Here’s the list of shortcuts I find missing in Io:

• There’s no way to define a list of setters with nil value, which happens a lot.
• Another shortcut missing is a way of defining methods that would visibly differentiate them from assignments.
• I shouldn’t have to specify clone do() everywhere.

Noticeably one list is longer than the other and that’s because I think adding these shortcuts would actually change Io for the worse. One of Io’s biggest plusses in my book is that the syntax is unilaterally the same. Defining a assignment or method is the same as defining a “class” or “module”, which also happen to be the exact same thing. These things are also the same as calling a method on an object, because under the covers := and ::= are just methods!

So what would it look like with my suggestions? Turns out it works much better:

Person := clone(
setters("name", "age", "likes", "family")

hasFather? := method(
)
)

a_person := Person new
a_person name("Kurtis Rainbolt-Greene")
a_person age(23)
a_person likes([ "Magic The Gathering", "Hacking", "Techno" ])
a_person family({ father := "Michael Greene", mother := "Beverly Rainbolt" })
a_person hasFather?


And the Io version again:

Person := clone do(
name ::= nil
age ::= nil
likes ::= nil
family ::= nil

hasFather := method(
)
)

a_person := Person clone

a_person setName("Kurtis Rainbolt-Greene")
a_person setAge(25)
a_person setLikes(list("Magic The Gathering", "Hacking", "Techno"))
a_person setFamily(Map with("father", "Michael Greene", "mother", "Beverly Rainbolt"))
a_person hasFather


And now the Ruby version, for posterity:

class Person
attr_accessor :name, :age, :likes, :family

def has_father?
family.has_key?(:father)
end
end

a_person = Person.new

a_person.name = "Kurtis Rainbolt-Greene"
a_person.age = 25
a_person.likes = ["Magic The Gathering", "Hacking", "Techno"]
a_person.family = { father: "Michael Greene", mother: "Beverly Rainbolt" }
a_person.has_father?


Now lets be clear about these examples. These are simplistic examples of what I consider to be a problem. I will even admit that complex things in Io tend to be less work than complex things in Ruby. I admit that with a pretty heavy caveat: Complex things are less work in spite of these things rather than because of these syntax “issues”.

Conclusion I’m not quite sure how to end this piece. As someone who is building the 4th Io package manager I find myself annoyed that these things aren’t in the language. I have to deal with it constantly while writing Io and it shocks me that others wouldn’t find this a problem. I also realize that the people who couldn’t care less about the my issue are people who have already accepted Io. They actively work on Io as a main hobby.

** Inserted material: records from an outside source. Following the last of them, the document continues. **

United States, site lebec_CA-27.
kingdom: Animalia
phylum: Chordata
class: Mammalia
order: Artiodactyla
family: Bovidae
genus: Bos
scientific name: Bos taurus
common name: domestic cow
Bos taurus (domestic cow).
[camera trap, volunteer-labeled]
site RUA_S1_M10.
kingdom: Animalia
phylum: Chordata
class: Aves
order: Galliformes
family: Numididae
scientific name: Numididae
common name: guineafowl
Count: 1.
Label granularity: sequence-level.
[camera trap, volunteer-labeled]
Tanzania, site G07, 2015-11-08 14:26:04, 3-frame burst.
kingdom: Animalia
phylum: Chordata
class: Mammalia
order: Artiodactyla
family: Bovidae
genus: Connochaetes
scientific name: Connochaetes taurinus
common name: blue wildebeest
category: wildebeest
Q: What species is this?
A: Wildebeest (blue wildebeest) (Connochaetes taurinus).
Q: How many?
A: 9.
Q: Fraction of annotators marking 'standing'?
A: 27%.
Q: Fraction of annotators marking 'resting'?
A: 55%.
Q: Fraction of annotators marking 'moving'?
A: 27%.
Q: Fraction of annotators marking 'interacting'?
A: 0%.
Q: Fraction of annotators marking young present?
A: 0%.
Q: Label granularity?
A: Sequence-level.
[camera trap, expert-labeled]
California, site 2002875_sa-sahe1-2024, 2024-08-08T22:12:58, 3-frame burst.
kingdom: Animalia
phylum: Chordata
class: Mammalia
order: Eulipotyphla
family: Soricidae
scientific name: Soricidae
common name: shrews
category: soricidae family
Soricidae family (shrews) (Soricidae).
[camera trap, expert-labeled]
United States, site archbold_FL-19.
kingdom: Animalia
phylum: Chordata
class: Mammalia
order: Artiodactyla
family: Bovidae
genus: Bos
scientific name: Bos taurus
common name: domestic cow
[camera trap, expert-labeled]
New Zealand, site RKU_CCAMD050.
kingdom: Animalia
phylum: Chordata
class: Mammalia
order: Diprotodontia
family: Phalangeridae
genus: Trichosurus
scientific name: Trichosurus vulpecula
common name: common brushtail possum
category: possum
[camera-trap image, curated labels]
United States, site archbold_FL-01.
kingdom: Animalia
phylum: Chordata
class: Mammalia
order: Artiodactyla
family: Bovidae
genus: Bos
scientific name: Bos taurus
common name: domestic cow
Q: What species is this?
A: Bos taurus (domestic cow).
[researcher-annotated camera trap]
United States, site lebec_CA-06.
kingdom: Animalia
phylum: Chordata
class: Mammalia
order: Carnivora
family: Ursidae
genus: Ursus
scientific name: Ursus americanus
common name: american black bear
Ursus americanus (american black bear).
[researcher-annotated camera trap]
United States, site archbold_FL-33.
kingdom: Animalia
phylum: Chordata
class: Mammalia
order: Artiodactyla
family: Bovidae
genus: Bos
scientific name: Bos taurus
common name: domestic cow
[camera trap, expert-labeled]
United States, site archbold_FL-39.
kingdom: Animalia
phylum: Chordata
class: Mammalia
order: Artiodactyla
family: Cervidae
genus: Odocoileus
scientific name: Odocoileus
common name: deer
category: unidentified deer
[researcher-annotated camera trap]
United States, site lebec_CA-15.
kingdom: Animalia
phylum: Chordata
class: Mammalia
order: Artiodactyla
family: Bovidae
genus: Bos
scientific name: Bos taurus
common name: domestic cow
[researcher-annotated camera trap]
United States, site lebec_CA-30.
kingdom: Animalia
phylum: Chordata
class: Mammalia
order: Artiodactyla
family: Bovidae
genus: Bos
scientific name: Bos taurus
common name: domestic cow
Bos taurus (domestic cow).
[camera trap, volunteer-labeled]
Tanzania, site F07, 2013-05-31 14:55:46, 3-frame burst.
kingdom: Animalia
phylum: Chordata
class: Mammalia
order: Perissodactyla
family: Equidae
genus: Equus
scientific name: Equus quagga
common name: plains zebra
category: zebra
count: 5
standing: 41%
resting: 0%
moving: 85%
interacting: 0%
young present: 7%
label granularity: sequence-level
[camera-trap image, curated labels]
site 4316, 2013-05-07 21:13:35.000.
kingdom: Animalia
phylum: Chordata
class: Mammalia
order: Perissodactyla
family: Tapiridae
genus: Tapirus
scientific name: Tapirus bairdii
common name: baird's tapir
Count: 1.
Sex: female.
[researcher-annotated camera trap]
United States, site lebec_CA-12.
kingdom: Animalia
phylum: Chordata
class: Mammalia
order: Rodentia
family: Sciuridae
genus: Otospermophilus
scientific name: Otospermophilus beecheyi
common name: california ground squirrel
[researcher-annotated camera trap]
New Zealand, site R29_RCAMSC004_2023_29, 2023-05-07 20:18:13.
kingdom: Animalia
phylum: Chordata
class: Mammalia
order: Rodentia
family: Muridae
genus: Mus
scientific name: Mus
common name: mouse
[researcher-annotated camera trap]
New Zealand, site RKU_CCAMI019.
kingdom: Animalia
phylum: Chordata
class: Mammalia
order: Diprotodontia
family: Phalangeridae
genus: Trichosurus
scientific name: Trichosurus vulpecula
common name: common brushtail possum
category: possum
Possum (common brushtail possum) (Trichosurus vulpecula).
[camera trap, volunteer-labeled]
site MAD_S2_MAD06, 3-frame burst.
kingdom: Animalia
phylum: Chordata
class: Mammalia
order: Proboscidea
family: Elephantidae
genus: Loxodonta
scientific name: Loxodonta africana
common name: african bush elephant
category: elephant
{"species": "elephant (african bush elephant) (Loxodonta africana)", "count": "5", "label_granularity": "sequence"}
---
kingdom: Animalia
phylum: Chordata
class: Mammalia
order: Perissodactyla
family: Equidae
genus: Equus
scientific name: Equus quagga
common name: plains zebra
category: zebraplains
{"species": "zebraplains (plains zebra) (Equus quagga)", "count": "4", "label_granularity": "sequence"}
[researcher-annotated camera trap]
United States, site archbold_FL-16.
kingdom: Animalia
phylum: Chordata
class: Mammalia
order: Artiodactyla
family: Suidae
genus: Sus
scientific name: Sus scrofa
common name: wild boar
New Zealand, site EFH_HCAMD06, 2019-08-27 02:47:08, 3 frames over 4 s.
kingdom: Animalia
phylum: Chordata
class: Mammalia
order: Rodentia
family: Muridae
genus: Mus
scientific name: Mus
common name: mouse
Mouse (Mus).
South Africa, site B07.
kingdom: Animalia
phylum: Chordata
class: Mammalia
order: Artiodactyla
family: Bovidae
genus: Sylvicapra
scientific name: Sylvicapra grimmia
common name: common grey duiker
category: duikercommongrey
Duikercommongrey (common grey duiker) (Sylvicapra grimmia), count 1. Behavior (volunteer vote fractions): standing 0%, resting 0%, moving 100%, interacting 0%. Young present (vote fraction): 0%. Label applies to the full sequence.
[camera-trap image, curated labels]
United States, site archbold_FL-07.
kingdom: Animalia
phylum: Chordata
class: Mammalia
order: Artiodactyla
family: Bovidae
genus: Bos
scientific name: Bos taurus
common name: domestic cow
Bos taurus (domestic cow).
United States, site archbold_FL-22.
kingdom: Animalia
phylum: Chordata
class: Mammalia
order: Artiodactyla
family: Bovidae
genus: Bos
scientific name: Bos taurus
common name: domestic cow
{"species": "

Shouldn’t the Io community, as small as it already is, be more concerned as to why it’s the only interpreted language without List or Map literals? It’s been suggested that I poll Io devs on if they want it or not. I submit that it would be the most useless poll ever as we already know if they want it or not. They’re actively using Io. Instead a better poll would be if Ruby, Python, or Javascript developers would be OK with removing [] or {} from their programming vocabulary.